Lately I’ve found Google Maps to do a pretty good job of predicting how long drives are going to take, with traffic.  That’s a huge plus in terms of planning, predictability and figuring out the best routes, and I’ve wondered for a while why traffic data has been available but estimated drive times have consistently been way off the mark.  My one remaining feature question is why Google or other maps applications don’t let you input the time you will be driving to get an estimate.  Obviously there will be idiosyncrasies on any given day, but they have all the data to tell you what normally happens on a given route at 5pm (though perhaps it’s not worth the trouble to store it all).Google maps

All this said, I do find occasionally that there are still big glitches, like yesterday when I drove to the airport for what was predicted to be a 38 minute drive on a route I never take – and which would have been 38 minutes had it not been for a tiny half-mile stretch on one exit that alone took more than 15 minutes.  That 50% variance on the drive to the airport makes a big difference.

That got me thinking about the pace at which complex work gets done in organizations.  The obvious, big piece is about the overall flow of traffic: how quickly does your organization move in its default setting?  This has to do with culture and norms and expectations, and I’ve never worked anywhere where we couldn’t do things faster most of the time.

However sometimes the slow doesn’t come from the overall pace of thing but instead comes from choke points, snags where everything grinds to a halt even though the general pace of things is otherwise brisk.

When these choke points happen, the first thing we need to do is name them.  “Hey, we got stuck in this situation – this always happens to us.”  Just that conversation – saying out loud which situations get you stuck – will itself be powerful.

And once that moment has been named and recognized, there are two (likely intertwined) things we can do.  The first just builds off the naming and says, “It’s really important for us not to grind to a halt here, so we’re going to consciously ignore the thing that has stopped us (the approval we need, the great counterpoint someone has made, the risk we are running, the unwillingness to make a big final push with a hard deadline) and just decide to finish.”  The active, shared decision that acknowledges a good reason to stop but says, “let’s push on apace” could itself teach everyone involved whether the stop sign was there for a good reason.  And it might have been.  Or not.  If you try it a few times you’ll find out.  (Results will vary).  Key to making this work will be a real postmortem that brings in all the relevant folks, to get everyone to discuss what happened and what was good/bad about taking this new approach.

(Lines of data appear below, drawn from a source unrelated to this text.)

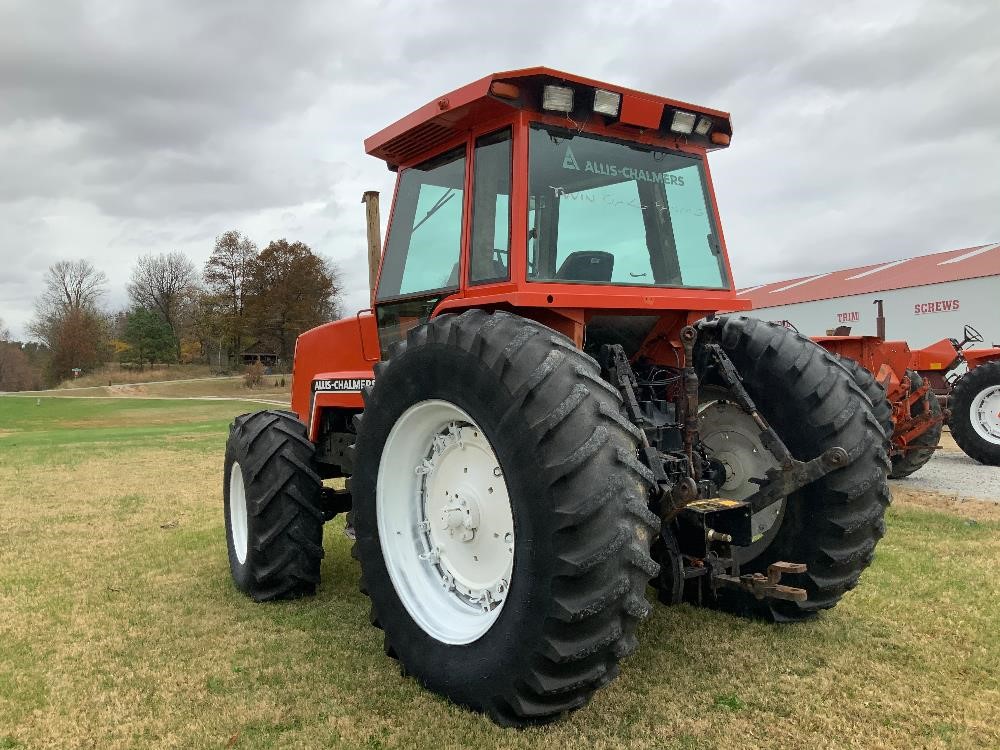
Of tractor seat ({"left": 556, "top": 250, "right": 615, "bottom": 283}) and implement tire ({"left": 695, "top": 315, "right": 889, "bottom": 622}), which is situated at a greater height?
tractor seat ({"left": 556, "top": 250, "right": 615, "bottom": 283})

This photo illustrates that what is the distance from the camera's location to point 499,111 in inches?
131

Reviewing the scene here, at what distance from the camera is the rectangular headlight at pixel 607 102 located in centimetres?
326

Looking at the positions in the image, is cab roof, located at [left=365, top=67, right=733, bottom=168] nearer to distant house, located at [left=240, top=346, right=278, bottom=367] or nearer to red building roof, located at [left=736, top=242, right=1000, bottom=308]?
red building roof, located at [left=736, top=242, right=1000, bottom=308]

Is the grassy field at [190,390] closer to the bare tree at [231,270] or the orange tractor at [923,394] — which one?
the bare tree at [231,270]

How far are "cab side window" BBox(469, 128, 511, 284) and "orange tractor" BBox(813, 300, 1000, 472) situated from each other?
4.39 metres

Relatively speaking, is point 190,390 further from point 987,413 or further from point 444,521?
point 444,521

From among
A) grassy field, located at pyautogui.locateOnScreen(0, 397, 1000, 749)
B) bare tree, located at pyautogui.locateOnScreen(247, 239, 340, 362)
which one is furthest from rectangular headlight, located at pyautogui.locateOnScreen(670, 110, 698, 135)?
bare tree, located at pyautogui.locateOnScreen(247, 239, 340, 362)

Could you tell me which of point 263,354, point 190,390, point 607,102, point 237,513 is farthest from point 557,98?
point 263,354

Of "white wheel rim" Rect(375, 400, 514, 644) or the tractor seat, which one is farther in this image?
the tractor seat

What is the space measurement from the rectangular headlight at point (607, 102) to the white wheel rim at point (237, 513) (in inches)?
126

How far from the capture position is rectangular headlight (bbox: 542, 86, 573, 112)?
315 cm

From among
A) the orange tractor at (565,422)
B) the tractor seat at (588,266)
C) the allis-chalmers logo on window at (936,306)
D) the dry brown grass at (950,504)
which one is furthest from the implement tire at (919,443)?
the allis-chalmers logo on window at (936,306)

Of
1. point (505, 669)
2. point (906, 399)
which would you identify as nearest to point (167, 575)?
point (505, 669)

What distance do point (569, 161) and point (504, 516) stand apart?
163 cm
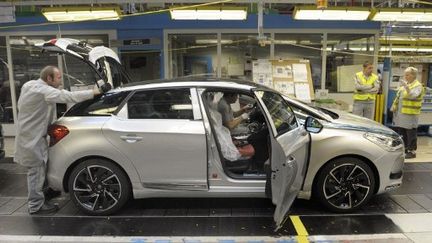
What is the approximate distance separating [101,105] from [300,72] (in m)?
5.34

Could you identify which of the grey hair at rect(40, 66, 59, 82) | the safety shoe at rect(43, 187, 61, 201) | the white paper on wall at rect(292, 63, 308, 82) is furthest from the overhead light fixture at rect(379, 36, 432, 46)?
the safety shoe at rect(43, 187, 61, 201)

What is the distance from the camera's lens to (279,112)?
4914 millimetres

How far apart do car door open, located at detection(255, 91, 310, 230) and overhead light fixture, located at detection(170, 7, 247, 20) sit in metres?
3.55

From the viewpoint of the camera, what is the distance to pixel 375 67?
9969mm

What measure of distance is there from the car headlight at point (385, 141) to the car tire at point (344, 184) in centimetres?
29

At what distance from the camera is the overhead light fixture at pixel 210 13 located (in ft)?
26.0

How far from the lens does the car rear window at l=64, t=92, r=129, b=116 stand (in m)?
4.98

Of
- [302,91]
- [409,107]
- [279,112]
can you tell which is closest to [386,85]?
[409,107]

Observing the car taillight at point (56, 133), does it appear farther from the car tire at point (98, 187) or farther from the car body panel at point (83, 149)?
the car tire at point (98, 187)

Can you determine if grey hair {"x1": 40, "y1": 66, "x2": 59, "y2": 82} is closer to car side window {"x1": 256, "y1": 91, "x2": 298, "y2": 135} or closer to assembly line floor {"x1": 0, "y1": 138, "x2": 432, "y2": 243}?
assembly line floor {"x1": 0, "y1": 138, "x2": 432, "y2": 243}

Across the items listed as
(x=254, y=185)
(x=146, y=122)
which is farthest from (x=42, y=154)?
(x=254, y=185)

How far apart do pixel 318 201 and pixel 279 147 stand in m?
1.35

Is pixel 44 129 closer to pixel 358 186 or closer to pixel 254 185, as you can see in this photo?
pixel 254 185

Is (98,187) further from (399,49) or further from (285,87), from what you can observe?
(399,49)
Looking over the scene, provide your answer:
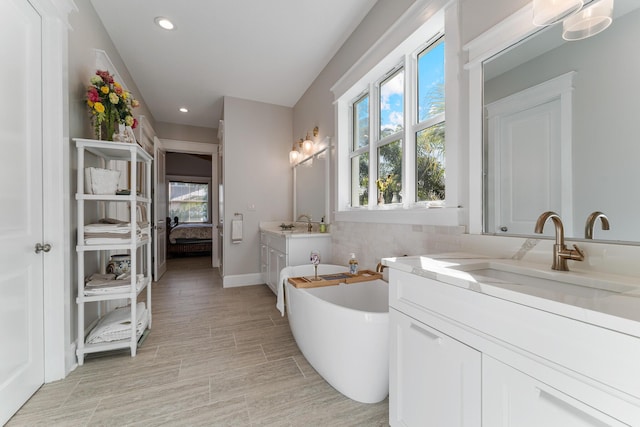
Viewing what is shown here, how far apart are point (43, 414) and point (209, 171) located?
836cm

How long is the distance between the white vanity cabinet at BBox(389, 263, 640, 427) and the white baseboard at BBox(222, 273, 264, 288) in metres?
3.26

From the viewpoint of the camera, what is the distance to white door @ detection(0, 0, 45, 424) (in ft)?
4.68

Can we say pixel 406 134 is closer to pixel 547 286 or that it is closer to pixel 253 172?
pixel 547 286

The second, deeper intervention is to use choke points as opportunities to have courageous conversations about what is really going on, to address deeply held beliefs or behaviors that are holding your organization (and its people) back.  These conversation involve taking risk, being open to loss, confronting deeply held beliefs about what behaviors help your organization succeed. They’re called “courageous” for a reason.

Either way, it all starts with the decision that being ground to a halt, repeatedly, is no way to get from here to there.